Testing of an application can be broken down into three primary categories and several sub-levels.  The three primary categories include tests conducted every build (Build Tests), tests conducted every major milestone (Milestone Tests), and tests conducted at least once every project release cycle (Release Tests). The test categories and test levels are defined below:

2.2.1 Build Tests

2.2.1.1 Level 1 - Build Acceptance Tests

These test cases simply ensure that the application can be built and installed successfully.   Other related test cases ensure that adopters received the proper Development Release Document plus other build related information (drop point, etc.).  The objective is to determine if further testing is possible. If any Level 1 test case fails, the build is returned to developers un-tested.

 

2.2.1.2 Level 2 - Smoke Tests

These tests cases verify the major functionality a high level.  

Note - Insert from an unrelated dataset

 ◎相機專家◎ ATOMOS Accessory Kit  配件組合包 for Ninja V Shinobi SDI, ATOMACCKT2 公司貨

The objective is to determine if further testing is possible.  These test cases should emphasize breadth more than depth.  All components should be touched, and every major feature should be tested briefly by the Smoke Test. If any Level 2 test case fails, the build is returned to developers un-tested.

 

2.2.1.3 Level 2a - Bug Regression Testing

Every bug that was “Open” during the previous build, but marked as “Fixed, Needs Re-Testing” for the current build under test, will need to be regressed, or re-tested.  Once the smoke test is completed, all resolved bugs need to be regressed. 

2.2.2 Milestone Tests

2.2.2.1 Level 3 - Critical Path Tests

Critical Path test cases are targeted on features and functionality that the user will see and use every day.

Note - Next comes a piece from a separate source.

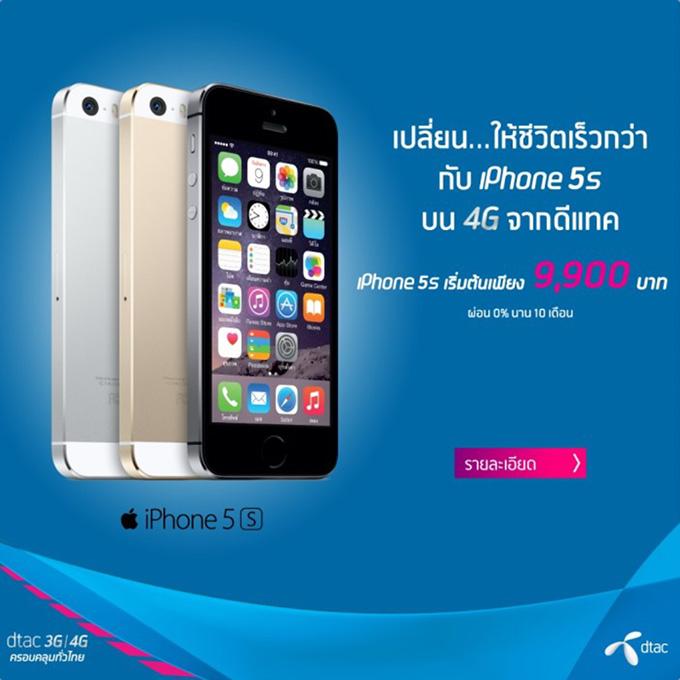 Dtac iPhone 5s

Critical Path test cases must pass by the end of every 2-3 Build Test Cycles.  They do not need to be tested every drop, but must be tested at least once per milestone.  Thus, the Critical Path test cases must all be executed at least once during the Iteration cycle, and once during the Final Release cycle.

 

2.2.3 Release Tests

2.2.3.1 Level 4 - Standard Tests

Test Cases that need to be run at least once during the entire test cycle for this release.  These cases are run once, not repeated as are the test cases in previous levels.  Functional Testing and Detailed Design Testing (Functional Spec and Design Spec Test Cases, respectively).  These can be tested multiple times for each Milestone Test Cycle (Iteration, Final Release, etc.). 

Standard test cases usually include Installation, Data, GUI, and other test areas.

 

2.2.3.2 Level 5 - Suggested Test

These are Test Cases that would be nice to execute, but may be omitted due to time constraints.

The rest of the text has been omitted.